Beijing's media power in Southeast Asia grows
The Chinese government has sought in recent years to increase its global media influence. In Southeast Asia, Beijing has found both success and failure in those efforts, according to a new book.
The big picture: "As China becomes more powerful, it is attempting to use its influence efforts to shape policymakers’ and publics’ views, in other countries, of their own political systems and leaders — not just of China but of politics in these other countries," writes Joshua Kurlantzick, a journalist and fellow at the Council on Foreign Relations, in his book "Beijing's Global Media Offensive."
Details: Kurlantzick traces how the Chinese Communist Party has managed to expand the footprint of its media narratives through Chinese state media expansion and content-sharing agreements, quiet takeovers of local Chinese language outlets, and hosting journalist trainings.
- Kurlantzick also examines the history of Chinese soft power and sharp power campaigns in Thailand, Malaysia, Cambodia and elsewhere in Southeast Asia.
Some of these efforts have been successful. Xinhua, as a wire agency, has been able to expand its content-sharing throughout Southeast Asia, and many newspapers frequently run Xinhua content as part of their regular news.
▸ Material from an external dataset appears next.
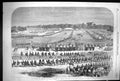 Old 1864 Durbar Assembly Native Princes Nobles Convened John Lawrence Victorian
- Most domestic Chinese-language media outlets in the region have either sold to Chinese companies or are now owned by people favorable to Beijing, Kurlantzick said.
Yes, but: Some efforts have failed. "Some of the state media is outright turgid and terrible, and it’s never going to have any appeal," Kurlantzick told Axios in an interview.
- In addition, "the more authoritarian turn in China has turned off quality reporters from wanting to work at state media," he said. That has made it far more difficult for state broadcaster China Global Television Network to achieve the kind of international status that Al Jazeera has, despite its major international expansion in recent years.